I knew that to-morrow, if the wind kept in the east, the ice on Derwentwater would be in prime condition, and having much work to do, I also knew that there would be no skating for me unless rising betimes I could go off by star and moonlight to the lake.  At five-thirty I was astir.  Great silver clouds built up the heights of nobler mountains in the south, but westward the moon shone in a cloudless sky.  Leaving the quiet house and passing through the sleeping hamlet and through the little town, which, but for light in three windows and in the pencil factory, was still asleep, I made my way to the ‘lands,’ and as the clock struck six—the only living thing in that strange landscape—I shod myself with steel and struck out from the land. (p. 201)

It was poorish skating, for though brooms had been busy on Saturday, the ice had been much cut by skates, and on beyond this broomland the snow of Thursday last lay in patches.  The skates rustled through the snow and rang upon the clear ice spaces, and the cold air from the east an hour before the dawn, made one’s face and ears tingle as one pressed against it.  As for the moon, she must have been discomforted to think that all her desire to build a golden pillar upon the shining surface of the mere was foiled by these continued snow patches, which broke up the building of her glory into sections of gold, and dimness of dusky silver. (pp. 202-3)

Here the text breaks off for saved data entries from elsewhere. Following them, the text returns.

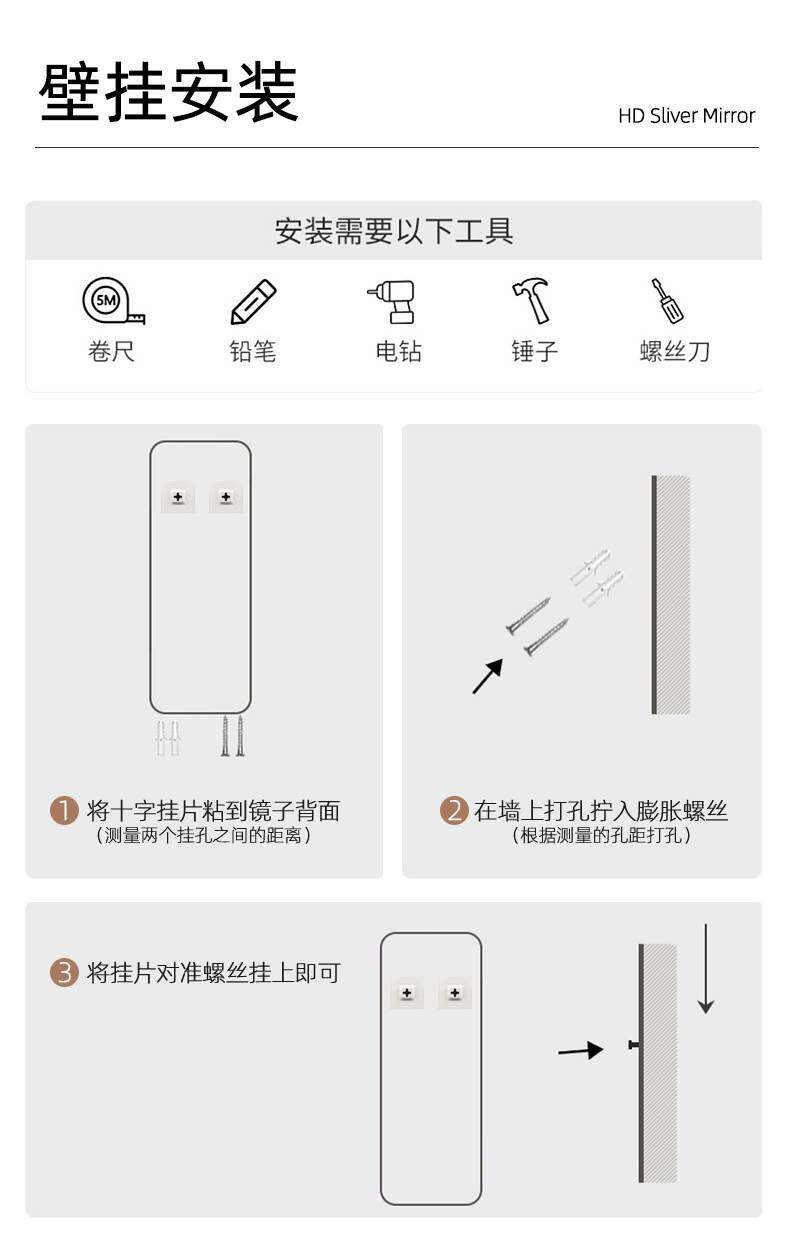 壁挂安装

HD Sliver Mirror

安装需要以下工具

5M

卷尺 铅笔 电钻 锤子 螺丝刀

1 将十字挂片粘到镜子背面
（测量两个挂孔之间的距离）

2 在墙上打孔拧入膨胀螺丝
（根据测量的孔距打孔）

3 将挂片对准螺丝挂上即可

But on beyond the white snow patches lay what looked at first in the dim twilight like open water.  It was not till I was close above it that I found this open water a solid sheet of ebon ice without a wrinkle in it.  I do not know how it is, but the feeling of ‘The Ancient Mariner’ comes back upon us all when we are the first to burst into an untravelled world, whether it be a sea, a desert waste, or a sheet of ice, and one could not help a sense of thrill with moon and stars alone to be one’s companions.  I hissed across that wonderful ice-sheet, swerving and curving with a new sense of power and unaccustomed speed, with Jupiter bright in the mirror before me and the great moon pillar of gold across my way, till, out of breath and with the blood racing warm through my heart, I leaned upon my heels and let the wind carry me where it would. (pp. 203-4)….

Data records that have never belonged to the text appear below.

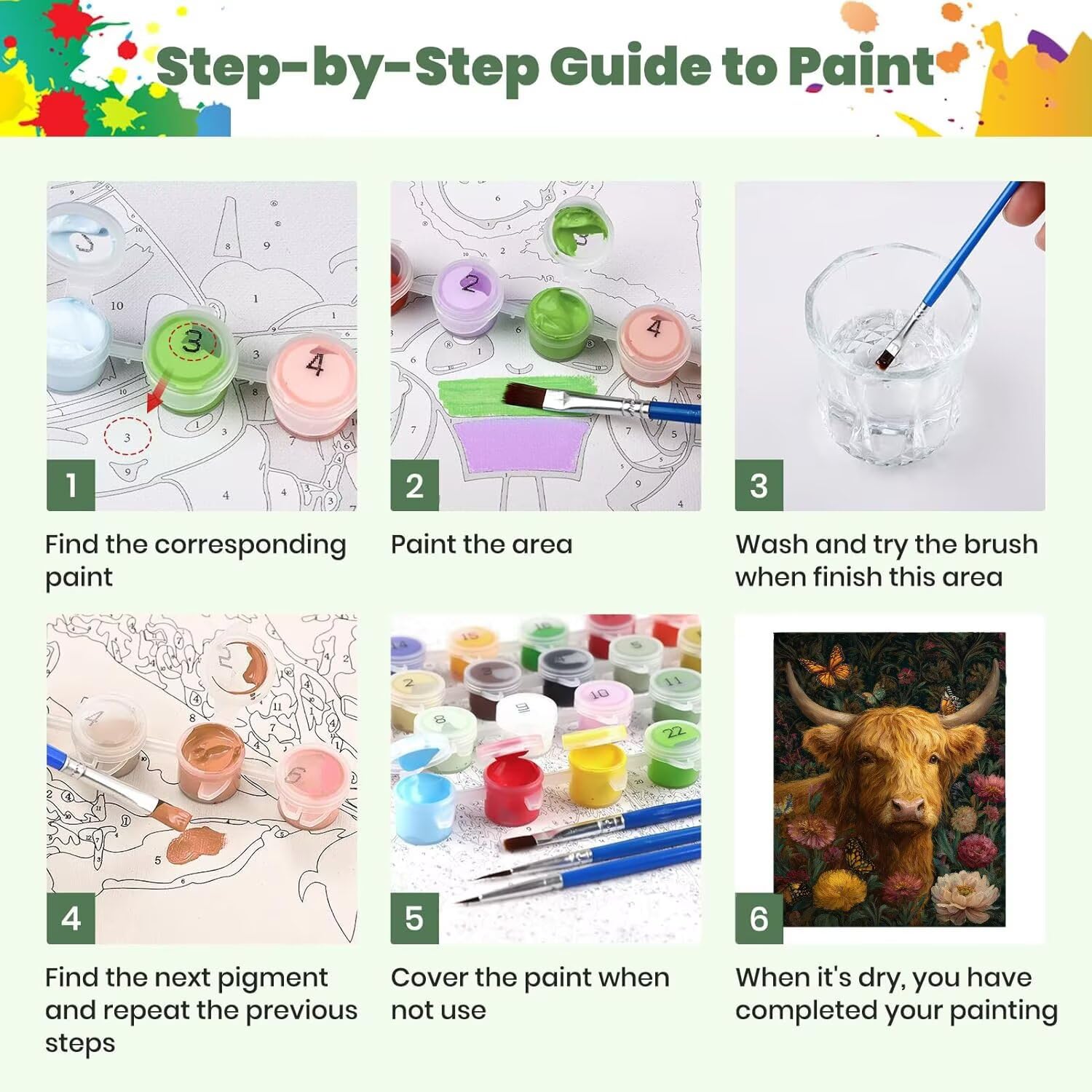 Step-by-Step Guide to Paint

1

Find the corresponding paint

2

Paint the area

3

Wash and try the brush when finish this area

4

Find the next pigment and repeat the previous steps

5

Cover the paint when not use

6

When it's dry, you have completed your painting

But the beauty was not in heaven but upon the shining ebon floor of the lake.  Its dark blackness disappeared, and in a moment the vast ice-sheet became first green, then gold, and then of rosy hue.  Involuntarily I pulled up and gazed upon the wonder thus revealed, and as I gazed the wonder grew and grew.  The moon was still shining above Hindscarth, the sun had not yet appeared, but all her light had paled before the coming of the day, and all the mystery of the heavens was forgotten in the marvel of that polished floor of rose and gold ingrain.  It is good to skate at noon and eventide.  It is better far to skate when moon and starlight fade before the dawn. (p. 205)

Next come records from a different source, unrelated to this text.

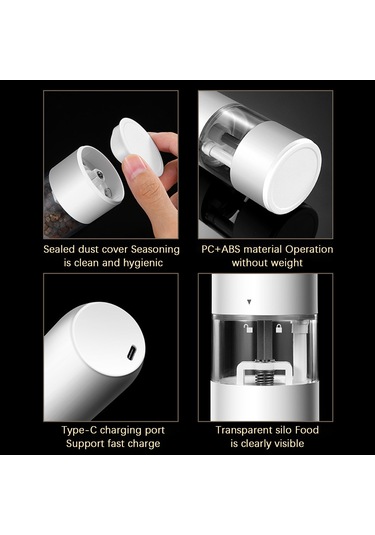 Sealed dust cover Seasoning is clean and hygienic

PC+ABS material Operation without weight

Type-C charging port Support fast charge

Transparent silo Food is clearly visible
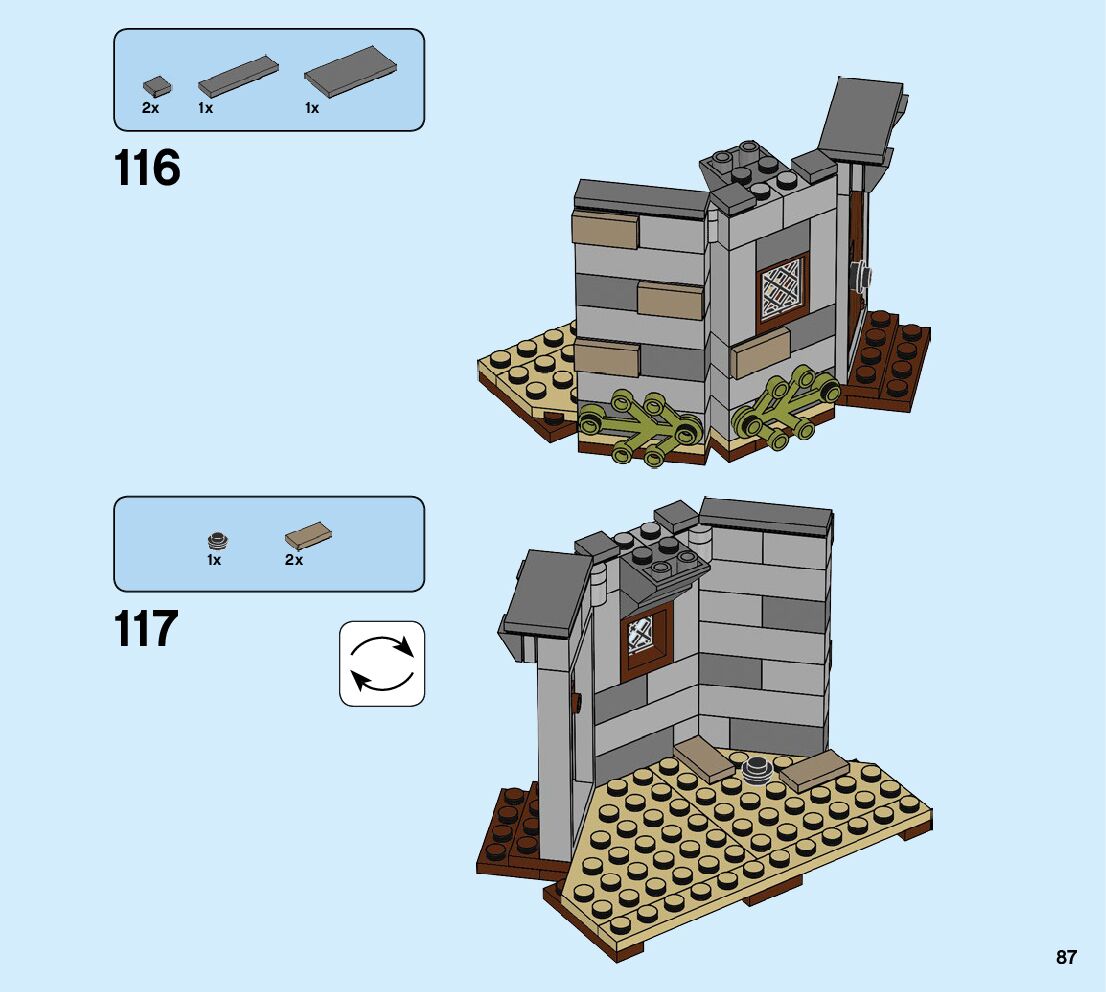 2x 1x 1x

116

1x 2x

117

87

(Chapters at the English Lakes, pp. 200-205)

December 18th, 1892

He saw the light on Morecambe’s golden sands,
      The crooked Lune ran silver to the main,
    And he went seawards, but his soul was fain
By helm of thought to seek for other lands
And sound the deep of knowledge.  To his hands
    Earth gave primeval secrets, o’er the plain
    Flew bat-winged pterodactyls, once again
Through swamp and ooze the Saurian pushed in bands.

Revealer of the times of tooth and claw,
    He filled the world with dragons; bone by bone
      Guessed at the bird Dinornis great and grim,
      But as he listened to the blackbird’s hymn
    He heard a prophet voice, an angel tone
Sing of a higher life with Love for Law.